3. A simplified description of the coarse traffic clearing mechanisms
The DDOS protection server, in addition to the modules for working with the NETMAP and TCP / IP stack, contains several filters through which the network packets pass.

- The first filter is to check the destination address of the packet, the protocol and the destination port. It makes no sense to spend resources on processing packets, if for example the tcp / port to which the packet arrived, is not served. Such packages are immediately "forgotten" in the netmap-rings and overwritten by newcomers.
- The second filter works by limiting pps / bandwidth for an ip-address, or an ip-network / group of networks, etc. Using this filter, for example, you can allow to pass a strictly specified number of packets per second from “any” ip-addresses from the Internet, packets going to a specific address and port of the protected server. All packages above the specified limit will be "killed"
- The third filter is an implementation of the syncookie mechanism to protect against SYNflood attacks. If a legal connection arrives, the client is connected to the protected server, for increased performance, the TCP splicing technique is used ( www.pam2010.ethz.ch/papers/full-length/5.pdf )
- The last filter is a search engine based on “regular expressions”, working to add ip-addresses to “black”, “white”, as well as “black-gray” and “white-gray” lists, in which the IP address is temporarily
4. Measurement of the speed of processing packages at the booth of the exhibition Infosecurity 2013
As a software for generating traffic, a traffic generator is used, which was also made on the basis of NETMAP and implements the following types of attacks:
- UDP flood in short and / or long packets
- Synflood short and / or long packages
The attack uses the parameter - the number of SRC_IP per second, from which traffic flows.

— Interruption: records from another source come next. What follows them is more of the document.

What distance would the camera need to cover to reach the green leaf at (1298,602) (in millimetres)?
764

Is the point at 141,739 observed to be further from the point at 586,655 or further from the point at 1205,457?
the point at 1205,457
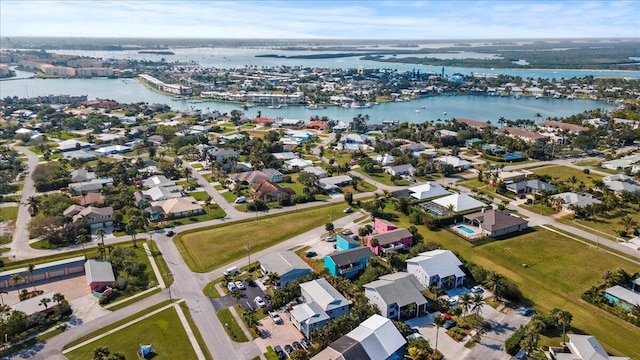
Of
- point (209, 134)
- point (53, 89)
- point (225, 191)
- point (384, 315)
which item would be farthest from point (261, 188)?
point (53, 89)

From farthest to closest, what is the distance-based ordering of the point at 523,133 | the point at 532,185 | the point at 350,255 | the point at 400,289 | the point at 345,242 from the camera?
the point at 523,133 < the point at 532,185 < the point at 345,242 < the point at 350,255 < the point at 400,289

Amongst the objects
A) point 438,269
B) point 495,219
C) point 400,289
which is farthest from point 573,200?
point 400,289

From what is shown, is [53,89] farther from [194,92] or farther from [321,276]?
[321,276]

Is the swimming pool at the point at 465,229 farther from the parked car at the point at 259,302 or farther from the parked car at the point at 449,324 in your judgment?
the parked car at the point at 259,302

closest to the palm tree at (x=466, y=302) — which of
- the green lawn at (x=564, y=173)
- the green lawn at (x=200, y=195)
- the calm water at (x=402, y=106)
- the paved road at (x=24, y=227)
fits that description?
the green lawn at (x=200, y=195)

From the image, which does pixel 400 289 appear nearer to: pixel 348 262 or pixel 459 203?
pixel 348 262

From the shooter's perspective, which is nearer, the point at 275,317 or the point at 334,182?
the point at 275,317
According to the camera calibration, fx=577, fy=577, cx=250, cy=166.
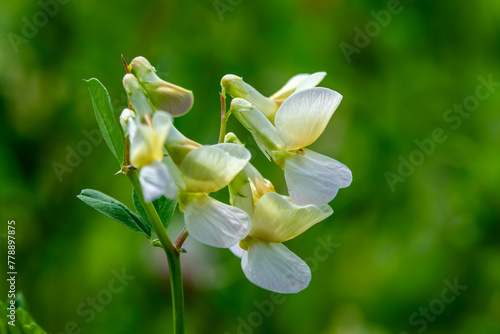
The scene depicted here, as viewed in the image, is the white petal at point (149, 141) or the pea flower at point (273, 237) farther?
the pea flower at point (273, 237)

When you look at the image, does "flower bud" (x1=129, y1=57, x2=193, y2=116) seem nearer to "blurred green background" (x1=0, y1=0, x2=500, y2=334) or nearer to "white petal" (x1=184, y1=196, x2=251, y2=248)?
"white petal" (x1=184, y1=196, x2=251, y2=248)

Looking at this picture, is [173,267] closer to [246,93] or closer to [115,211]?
[115,211]

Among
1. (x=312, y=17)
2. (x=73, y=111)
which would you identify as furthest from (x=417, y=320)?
(x=73, y=111)

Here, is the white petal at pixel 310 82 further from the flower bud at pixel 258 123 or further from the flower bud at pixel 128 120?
the flower bud at pixel 128 120

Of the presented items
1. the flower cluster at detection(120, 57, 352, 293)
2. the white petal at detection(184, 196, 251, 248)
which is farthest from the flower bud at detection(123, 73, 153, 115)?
the white petal at detection(184, 196, 251, 248)

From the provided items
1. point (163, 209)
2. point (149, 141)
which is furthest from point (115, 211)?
point (149, 141)

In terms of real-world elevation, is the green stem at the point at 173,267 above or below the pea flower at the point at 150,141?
below

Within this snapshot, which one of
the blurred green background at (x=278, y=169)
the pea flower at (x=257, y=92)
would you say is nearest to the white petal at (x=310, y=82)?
the pea flower at (x=257, y=92)
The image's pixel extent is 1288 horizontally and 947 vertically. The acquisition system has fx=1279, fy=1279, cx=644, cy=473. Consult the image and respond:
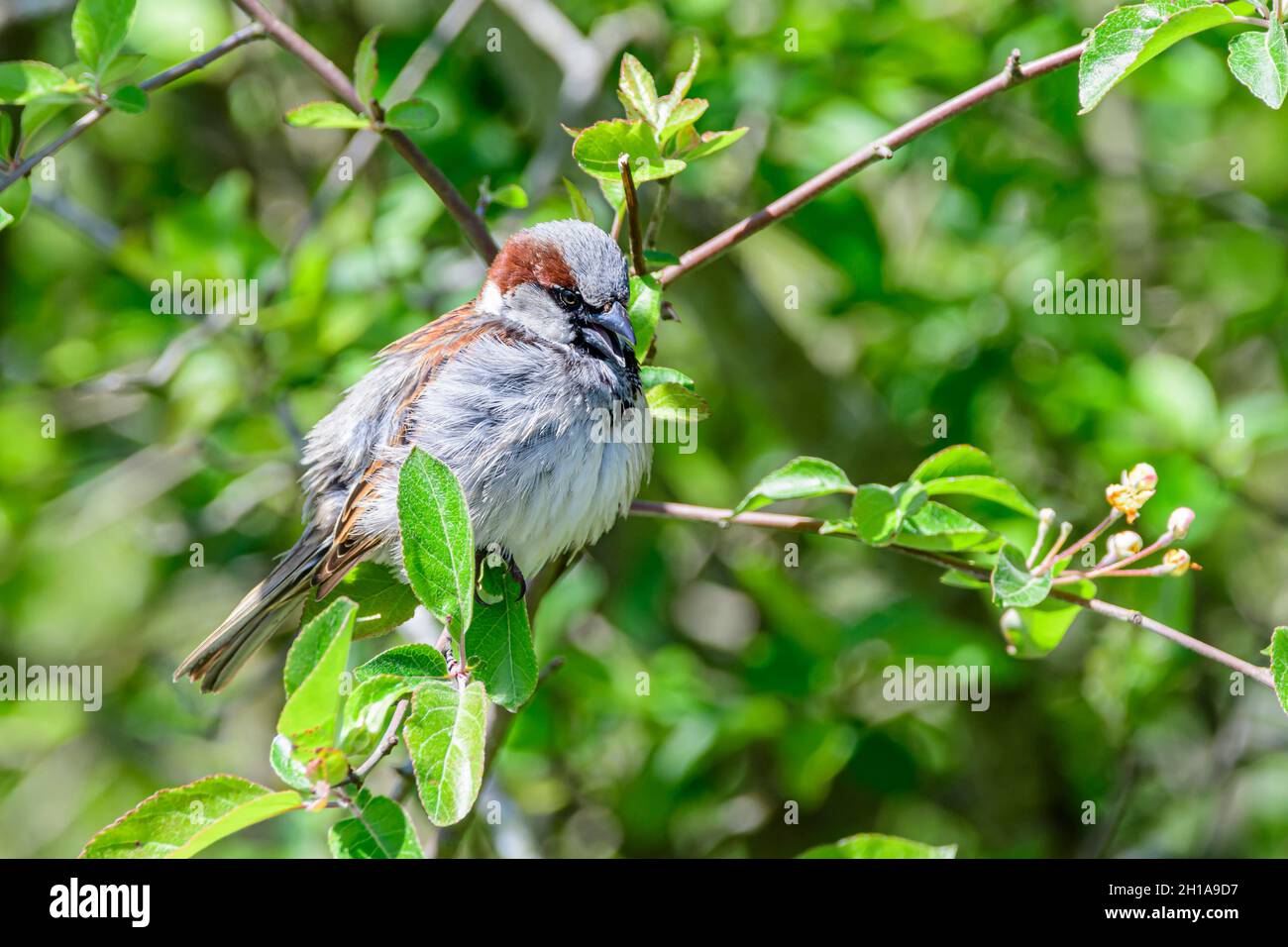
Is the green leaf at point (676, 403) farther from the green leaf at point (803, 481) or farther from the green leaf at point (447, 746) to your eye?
the green leaf at point (447, 746)

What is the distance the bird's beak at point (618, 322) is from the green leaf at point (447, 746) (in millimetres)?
974

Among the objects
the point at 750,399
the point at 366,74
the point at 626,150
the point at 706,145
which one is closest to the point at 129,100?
the point at 366,74

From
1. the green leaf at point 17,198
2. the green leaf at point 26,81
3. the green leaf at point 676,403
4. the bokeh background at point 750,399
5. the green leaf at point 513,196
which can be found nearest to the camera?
the green leaf at point 26,81

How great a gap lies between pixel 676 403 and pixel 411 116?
2.27ft

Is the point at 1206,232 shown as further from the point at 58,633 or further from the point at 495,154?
the point at 58,633

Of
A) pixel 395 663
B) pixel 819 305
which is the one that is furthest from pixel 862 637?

Obviously, it does not make much sense to test DDOS by generating an attack from a single ip-address. The tests use from 160 thousand to 1600 thousand new IP-addresses every second to generate an attack.
UDP flood flood attack on port 53 of the protected web server

- Attack power - 10 million PPS
- Attack power - 5Gbit / s
- Traffic after cleaning - 8 PPS
- Traffic after cleaning - 5Kbit / s
SYN-flood attack short, then long packets on port 80 of the protected server

Short packet SYNflood attack
- Attack power - 7 million PPS
- Attack power - 5 Gbit / s
- Traffic after cleaning - 8 PPS
- Traffic after cleaning - 5Kbit / s
Long batch SYNflood attack
- Attack power - 600 thousand PPS
- Attack power - 8 Gbit / s
- Traffic after cleaning - 8 PPS
- Traffic after cleaning - 5Kbit / s

Fig. Incoming SYN packets
CPU load under UDP / SYN flood attack

Attack UDP flood short packets
- Attack power - 10 million PPS
- Attack power - 5 Gbit / s
- Average CPU load (user) 50%
- Average CPU load (system) 15%
Short packet SYN flood attack
- PPS attack power 7 million PPS
- Attack power in Gbit / s 5 Gbit / s
- Average CPU load (user) 90%
- Average CPU load (system) 5%
Long work under Flood-attacks


- Attack time 6 hours
- Types of SYNflood / UDPflood attacks
- Attack power 5 Gbit / s - 10 Gbit / s
- Average CPU load (user) 50%
- Average CPU load (system) 11%
5. Conclusion
The NETMAP framework can be used as an effective traffic clearing filter, as well as an effective tool for developing load testing tools. As a main advantage, it can be noted that the programs built on the NETMAP framework work on regular hardware and achieve very high performance, which makes it possible to use them as a replacement for the much more expensive alternative solutions offered by Arbor, Radware, Spirent, RioRey etc.